Redshift – Random IT Utensils

Running Anaconda with DGL and mxnet on CUDA GPU in Spark running in EMR

afish — Sat, 28 Mar 2020 09:00:14 +0000

Today I’m going to share my configuration for running custom Anaconda Python with DGL (Deep Graph Library) and mxnet library, with GPU support via CUDA, running in Spark hosted in EMR. Actually, I have Redshift configuration as well, with support for gensim, tensorflow, keras, theano, pygpu, and cloudpickle. You can also install more libraries if needed. All this for Google to index keywords. Let’s begin.

My configuration uses EMR 5.17.2 and CUDA 9.2. When I’m writing it, there is EMR 5.27 available but it comes with the same CUDA version so I presume it should work as well. I’m also using Python 3.7.

First, create a cluster. Do not select mxnet as a provided library in EMR, we will install it later. As a master node use p3.8xlarge instance type — this instance must have GPU and this is where we will run DGL and mxnet. For slaves you can use anything, I’m going with 19 r3.4xlarge nodes (they don’t have GPU).

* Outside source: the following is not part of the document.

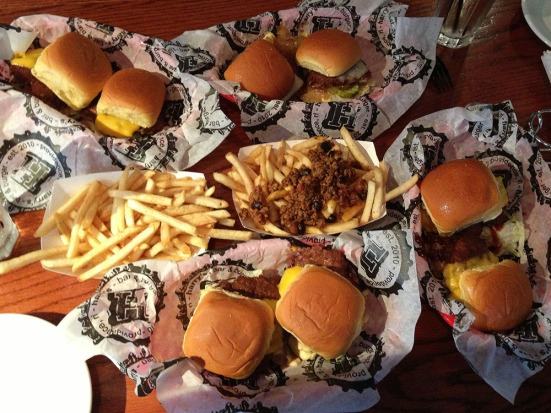 Man Fuel - Food Blog - Harry's Bar and Burger - Providence, RI - Sliders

We need to install some custom libraries. I am using bootstrap script for that but you can just SSH into the host manually and run this code:

sudo mkdir /mnt/usr-moved
sudo mv /usr/local /mnt/usr-moved/
sudo ln -s /mnt/usr-moved/local /usr/
sudo mv /usr/share /mnt/usr-moved/
sudo ln -s /mnt/usr-moved/share /usr/

sudo mkdir /mnt/home
sudo chown hadoop.hadoop /mnt/home

wget https://repo.anaconda.com/archive/Anaconda3-2019.03-Linux-x86_64.sh -O ~/anaconda.sh
bash ~/anaconda.sh -b -p /mnt/home/hadoop/anaconda
echo -e '\nexport PATH=/mnt/home/hadoop/anaconda/bin:$PATH' >> $HOME/.bashrc && source $HOME/.bashrc
echo -e '\nexport PYSPARK_PYTHON=/mnt/home/hadoop/anaconda/bin/python' >> $HOME/.bashrc && source $HOME/.bashrc

/mnt/home/hadoop/anaconda/bin/conda install -y gensim
/mnt/home/hadoop/anaconda/bin/conda install -y tensorflow
/mnt/home/hadoop/anaconda/bin/conda install -y keras
/mnt/home/hadoop/anaconda/bin/conda install -y theano
/mnt/home/hadoop/anaconda/bin/conda install -y pygpu
/mnt/home/hadoop/anaconda/bin/conda upgrade -y cloudpickle
yes | sudo /mnt/home/hadoop/anaconda/bin/pip install --pre mxnet-cu92mkl
/mnt/home/hadoop/anaconda/bin/conda install -y -c dglteam dgl-cuda9.2
/mnt/home/hadoop/anaconda/bin/conda install -y s3fs

First, I’m making a symlink to not fill the disk while installing packages. Then in line 10 I download Anaconda. Finally, lines 15-23 install some additional libraries. Notice that in line 21 I install mxnet compiled for CUDA 9.2, and in line 22 the same for DGL. Also, s3fs is required for nice reading from s3.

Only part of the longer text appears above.